§ **WHAT IS EXPECTED**:
Reproduce every entry below, changing "window sill" to "window ledge" wherever it occurs and leaving everything else untouched. Omit the pictures from your output.

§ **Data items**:
※ ※ ※
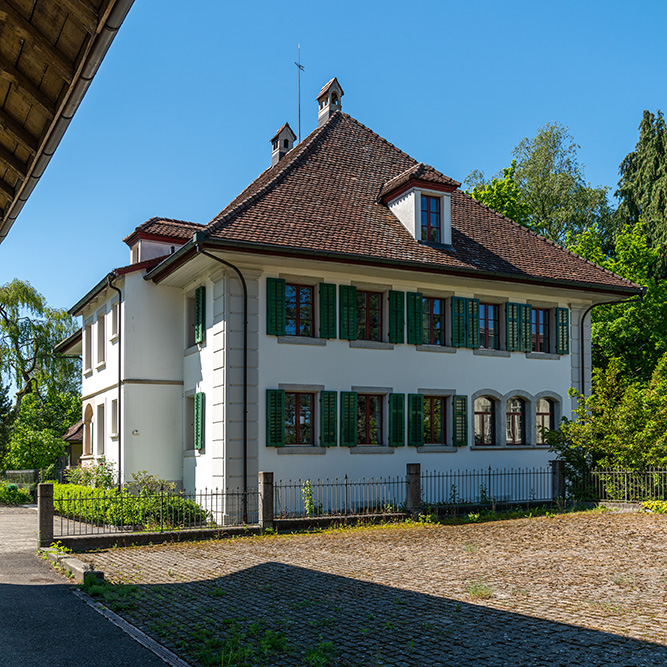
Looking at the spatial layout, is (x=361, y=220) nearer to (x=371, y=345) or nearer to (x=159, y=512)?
(x=371, y=345)

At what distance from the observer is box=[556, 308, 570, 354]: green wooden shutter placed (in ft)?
77.0

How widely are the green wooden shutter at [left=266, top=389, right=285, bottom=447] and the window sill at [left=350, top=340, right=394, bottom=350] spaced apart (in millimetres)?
2443

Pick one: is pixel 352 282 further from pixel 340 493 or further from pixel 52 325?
pixel 52 325

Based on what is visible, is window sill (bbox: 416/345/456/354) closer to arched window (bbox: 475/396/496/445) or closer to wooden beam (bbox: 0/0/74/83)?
arched window (bbox: 475/396/496/445)

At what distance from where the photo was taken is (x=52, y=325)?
43875 millimetres

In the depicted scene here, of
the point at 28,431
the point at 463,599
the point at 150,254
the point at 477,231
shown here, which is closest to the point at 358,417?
the point at 477,231

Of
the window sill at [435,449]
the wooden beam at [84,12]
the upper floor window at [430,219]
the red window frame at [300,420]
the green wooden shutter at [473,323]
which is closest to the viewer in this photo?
the wooden beam at [84,12]

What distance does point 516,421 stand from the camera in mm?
22797

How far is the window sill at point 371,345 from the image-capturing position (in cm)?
2020

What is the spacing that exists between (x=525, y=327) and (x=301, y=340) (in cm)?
710

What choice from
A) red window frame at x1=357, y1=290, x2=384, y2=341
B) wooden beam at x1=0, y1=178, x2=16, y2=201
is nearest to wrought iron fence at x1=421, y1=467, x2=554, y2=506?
red window frame at x1=357, y1=290, x2=384, y2=341

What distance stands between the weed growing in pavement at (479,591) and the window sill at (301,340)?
32.7 feet

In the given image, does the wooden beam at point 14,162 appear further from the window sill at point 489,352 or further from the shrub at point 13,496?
the shrub at point 13,496

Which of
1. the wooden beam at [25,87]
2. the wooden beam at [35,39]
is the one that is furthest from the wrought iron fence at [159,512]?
the wooden beam at [35,39]
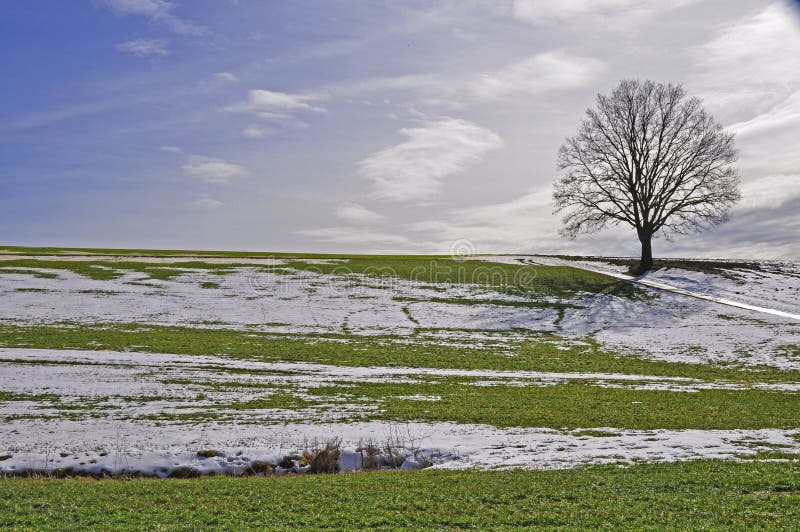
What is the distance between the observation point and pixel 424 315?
4284cm

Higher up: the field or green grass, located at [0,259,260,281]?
green grass, located at [0,259,260,281]

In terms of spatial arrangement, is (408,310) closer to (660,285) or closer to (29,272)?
(660,285)

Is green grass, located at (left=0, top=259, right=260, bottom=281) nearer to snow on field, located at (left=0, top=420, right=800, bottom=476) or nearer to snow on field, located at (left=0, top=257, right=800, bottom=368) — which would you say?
snow on field, located at (left=0, top=257, right=800, bottom=368)

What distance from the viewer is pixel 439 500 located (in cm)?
1062

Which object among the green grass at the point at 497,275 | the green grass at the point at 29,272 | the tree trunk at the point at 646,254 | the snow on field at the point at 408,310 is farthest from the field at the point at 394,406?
the tree trunk at the point at 646,254

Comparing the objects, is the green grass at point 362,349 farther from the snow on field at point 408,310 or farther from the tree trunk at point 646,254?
the tree trunk at point 646,254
※ ※ ※
§ **ANSWER**:
Looking at the spatial layout, is (x=361, y=220) nearer to (x=371, y=345) or nearer to (x=159, y=512)?
(x=371, y=345)

At what distance from the observer is box=[556, 308, 570, 354]: green wooden shutter placed (in ft)?
77.0

How widely are the green wooden shutter at [left=266, top=389, right=285, bottom=447] and the window ledge at [left=350, top=340, right=394, bottom=350] spaced apart (in millimetres)?
2443

Pick one: is pixel 352 282 further from pixel 340 493 or further from pixel 52 325?
pixel 52 325

Based on what is visible, is window ledge (bbox: 416/345/456/354) closer to arched window (bbox: 475/396/496/445) or closer to wooden beam (bbox: 0/0/74/83)?
arched window (bbox: 475/396/496/445)

At what distance from where the photo was taken is (x=52, y=325)?
43875 millimetres

In the depicted scene here, of
the point at 28,431
the point at 463,599
the point at 150,254
the point at 477,231
shown here, which is closest to the point at 358,417?
the point at 477,231

Of
the window ledge at [435,449]
the wooden beam at [84,12]
the upper floor window at [430,219]
the red window frame at [300,420]
the green wooden shutter at [473,323]
which is closest to the viewer in this photo?
the wooden beam at [84,12]

What distance does point 516,421 stand from the camera in mm?
22797

How far is the window ledge at point 371,345 from the image-capturing position (in cm)?
2020

What is the spacing that exists between (x=525, y=327) and (x=301, y=340) (in cm)?
710

What choice from
A) red window frame at x1=357, y1=290, x2=384, y2=341
B) wooden beam at x1=0, y1=178, x2=16, y2=201
is nearest to wrought iron fence at x1=421, y1=467, x2=554, y2=506?
red window frame at x1=357, y1=290, x2=384, y2=341

What distance stands between the weed growing in pavement at (479,591) and the window ledge at (301,340)?
32.7 feet

In the given image, does the wooden beam at point 14,162 appear further from the window ledge at point 489,352 or further from the shrub at point 13,496?
the shrub at point 13,496

Which of
1. the wooden beam at [25,87]
2. the wooden beam at [35,39]
is the one that is furthest from the wrought iron fence at [159,512]?
the wooden beam at [35,39]
What is the distance between the observation point and pixel 424 315?
4284cm

Higher up: the field or green grass, located at [0,259,260,281]?
green grass, located at [0,259,260,281]

In terms of spatial arrangement, is (408,310) closer to (660,285) or closer to (29,272)?
(660,285)

Is green grass, located at (left=0, top=259, right=260, bottom=281) nearer to snow on field, located at (left=0, top=420, right=800, bottom=476) or nearer to snow on field, located at (left=0, top=257, right=800, bottom=368) — which would you say?
snow on field, located at (left=0, top=257, right=800, bottom=368)

What distance from the viewer is pixel 439 500 located (in cm)?
1062

Which object among the green grass at the point at 497,275 | the green grass at the point at 29,272 | the tree trunk at the point at 646,254 | the snow on field at the point at 408,310 is farthest from the field at the point at 394,406?
the tree trunk at the point at 646,254

Comparing the objects, is the green grass at point 362,349 farther from the snow on field at point 408,310 or farther from the tree trunk at point 646,254?
the tree trunk at point 646,254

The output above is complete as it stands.